The prin­ci­pal may dis­close devel­op­ment results men­tion­ing the author if this is agreed upon in advance with us, unless in indi­vid­ual cas­es there are con­flict­ing rea­sons (e.g. if the prop­er­ty rights reg­is­tra­tion is at risk). If dis­clo­sure is car­ried out for the pur­pose of adver­tis­ing the author must not be men­tioned upon our request. 

13.) Agree­ment on the take-back oblig­a­tion of the man­u­fac­tur­er accord­ing to §10 sec. 2 of the Ger­man act on elec­tric and elec­tron­ic devices

The pur­chas­er assumes the oblig­a­tion to dis­pose of the deliv­ered goods in a prop­er way at its own expense after ter­mi­na­tion of use accord­ing to the legal require­ments. The pur­chas­er exempts us from the oblig­a­tions accord­ing to §10 sec. 2 of the Ger­man act on elec­tric and elec­tron­ic devices Elek­troG (take-back oblig­a­tion of the man­u­fac­tur­er) and relat­ed claims of third parties.

14.) Note on data 

We store per­son­al and com­pa­ny-relat­ed data in the con­text of busi­ness rela­tions and process them with­in our company.
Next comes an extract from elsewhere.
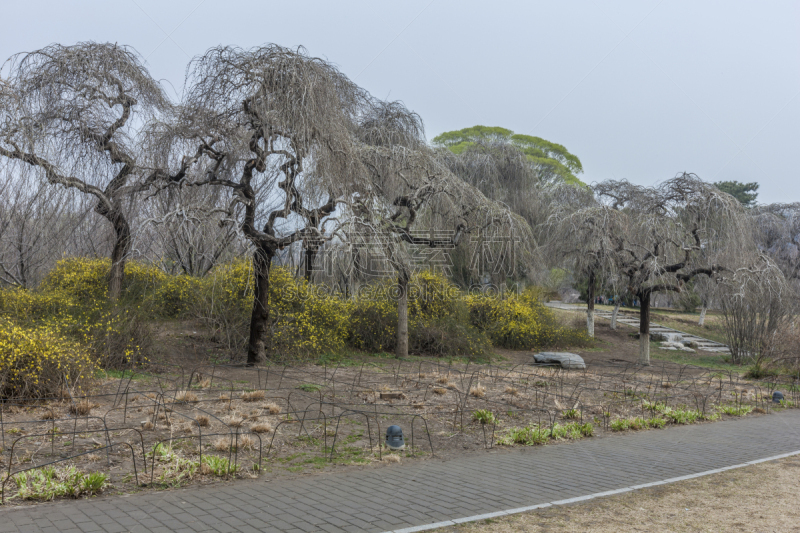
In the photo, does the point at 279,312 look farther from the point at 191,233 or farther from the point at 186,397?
the point at 186,397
15.) Choice of law, place of per­for­mance, place of jurisdiction

All con­trac­tu­al agree­ments are sub­ject to Ger­man law.
Place of per­for­mance is the reg­is­tered office of GETT Gerätetech­nik GmbH.
Place of juris­dic­tion for busi­ness peo­ple is the reg­is­tered office of GETT Gerätetech­nik GmbH.